DOCUMENT SEGMENT >>
┌────────
Even though the resident RAC unit in Omagh had a huge area of responsibility their casualties were very low,the Queen´s lost 2 men as soon as they arrived by a booby trapped car,IMHO there were some Inf units that should never have been even deployed to NI due to their heavy handed tactics that mostly made the next Regt´s job that much harder.
If the STABS and OTC think that Fox was dangerous just wait till they get their fingers on Challanger 2,after 6 months there´ll be so many crushed and broken bones they´ll probably have to scrap them too.I can´t think of anything more potentially dangerous than 60 tons on tracks with a rotating powered turret!
 
#17
Just to remind you here is a picture of it:

Not sure it would have been much good, the wheels would take an age to change if damaged, planet carrier hubs, maintenance heavy and if damaged really difficult to fix. Optics; non-existent. That turret looks very similar to the one that appeared on 432 later, what is it for? Basically a big wheel ferret, looks like side panels would have escape hatches behind them. And who would really have wanted to serve on one?
So that´s what I saw whizzing around Bovvy in 1973!I bet some SSM´s would have prefered one of those instead of the open Bucket Ferrets where they got soaked every time it rained.Though IIRC the gunner(or driver?) actually was in a Capt Scarlett position ie nearly lying down?
I´m sure I´d have rather served in a Fox than a Snatch or other open vehicle where somebody wants to take pot shots at me or plant bombs around where I´m travelling.
 

AlienFTM

MIA
Book Reviewer
#18
... looks like side panels would have escape hatches behind them.
└────────
WHAT YOU NEED TO DO >> Reproduce the passage of the Fox forum thread between "Not sure it" and "where I´m travelling.", inclusive, substituting "Saxon" for "Snatch".

STORED DATA >>
┌────────
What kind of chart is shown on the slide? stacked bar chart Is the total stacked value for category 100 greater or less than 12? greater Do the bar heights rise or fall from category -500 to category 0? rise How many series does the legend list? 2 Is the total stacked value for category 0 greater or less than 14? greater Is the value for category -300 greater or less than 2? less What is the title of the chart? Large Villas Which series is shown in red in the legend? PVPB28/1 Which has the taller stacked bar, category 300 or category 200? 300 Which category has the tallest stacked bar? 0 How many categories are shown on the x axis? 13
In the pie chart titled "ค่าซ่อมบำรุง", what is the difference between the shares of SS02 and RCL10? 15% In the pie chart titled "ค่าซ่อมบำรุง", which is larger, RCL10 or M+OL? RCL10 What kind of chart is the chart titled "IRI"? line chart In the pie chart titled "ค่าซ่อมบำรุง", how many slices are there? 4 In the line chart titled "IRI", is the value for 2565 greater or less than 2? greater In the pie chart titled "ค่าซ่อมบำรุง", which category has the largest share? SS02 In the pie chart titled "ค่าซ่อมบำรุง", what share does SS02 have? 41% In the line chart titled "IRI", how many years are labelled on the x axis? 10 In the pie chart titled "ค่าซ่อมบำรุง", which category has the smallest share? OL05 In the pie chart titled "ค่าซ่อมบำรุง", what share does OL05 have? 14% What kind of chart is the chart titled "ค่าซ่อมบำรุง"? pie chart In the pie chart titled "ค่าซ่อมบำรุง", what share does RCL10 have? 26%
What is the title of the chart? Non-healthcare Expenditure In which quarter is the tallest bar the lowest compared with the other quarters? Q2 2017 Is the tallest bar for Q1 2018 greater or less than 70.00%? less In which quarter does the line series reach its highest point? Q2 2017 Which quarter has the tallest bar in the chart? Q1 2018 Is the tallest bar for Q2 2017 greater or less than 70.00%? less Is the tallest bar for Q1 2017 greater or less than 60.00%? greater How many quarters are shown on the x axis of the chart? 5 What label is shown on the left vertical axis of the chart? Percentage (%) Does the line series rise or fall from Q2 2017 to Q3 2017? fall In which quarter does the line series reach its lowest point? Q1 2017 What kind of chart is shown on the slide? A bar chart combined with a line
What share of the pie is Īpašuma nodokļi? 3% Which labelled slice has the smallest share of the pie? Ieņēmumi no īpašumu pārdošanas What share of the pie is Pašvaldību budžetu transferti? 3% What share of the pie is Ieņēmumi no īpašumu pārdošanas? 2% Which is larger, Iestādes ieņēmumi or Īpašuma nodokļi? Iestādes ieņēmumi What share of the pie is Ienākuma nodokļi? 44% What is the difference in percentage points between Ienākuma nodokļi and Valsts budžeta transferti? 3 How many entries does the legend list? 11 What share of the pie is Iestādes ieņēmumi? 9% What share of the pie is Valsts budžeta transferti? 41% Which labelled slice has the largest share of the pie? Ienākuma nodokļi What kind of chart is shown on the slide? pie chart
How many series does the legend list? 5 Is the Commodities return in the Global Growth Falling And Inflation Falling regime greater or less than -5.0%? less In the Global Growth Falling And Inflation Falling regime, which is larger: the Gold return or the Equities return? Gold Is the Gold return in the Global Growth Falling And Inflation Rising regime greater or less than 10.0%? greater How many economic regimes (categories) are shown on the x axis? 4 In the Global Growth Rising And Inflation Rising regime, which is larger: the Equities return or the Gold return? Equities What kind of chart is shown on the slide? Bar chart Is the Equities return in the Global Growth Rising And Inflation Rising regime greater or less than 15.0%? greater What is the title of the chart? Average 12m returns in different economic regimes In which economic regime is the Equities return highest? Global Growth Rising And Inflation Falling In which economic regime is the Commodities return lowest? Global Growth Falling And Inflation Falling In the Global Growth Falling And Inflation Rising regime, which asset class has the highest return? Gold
└────────
EXERCISE RESPONSE >>
Not sure it would have been much good, the wheels would take an age to change if damaged, planet carrier hubs, maintenance heavy and if damaged really difficult to fix. Optics; non-existent. That turret looks very similar to the one that appeared on 432 later, what is it for? Basically a big wheel ferret, looks like side panels would have escape hatches behind them. And who would really have wanted to serve on one?
So that´s what I saw whizzing around Bovvy in 1973!I bet some SSM´s would have prefered one of those instead of the open Bucket Ferrets where they got soaked every time it rained.Though IIRC the gunner(or driver?) actually was in a Capt Scarlett position ie nearly lying down?
I´m sure I´d have rather served in a Fox than a Saxon or other open vehicle where somebody wants to take pot shots at me or plant bombs around where I´m travelling.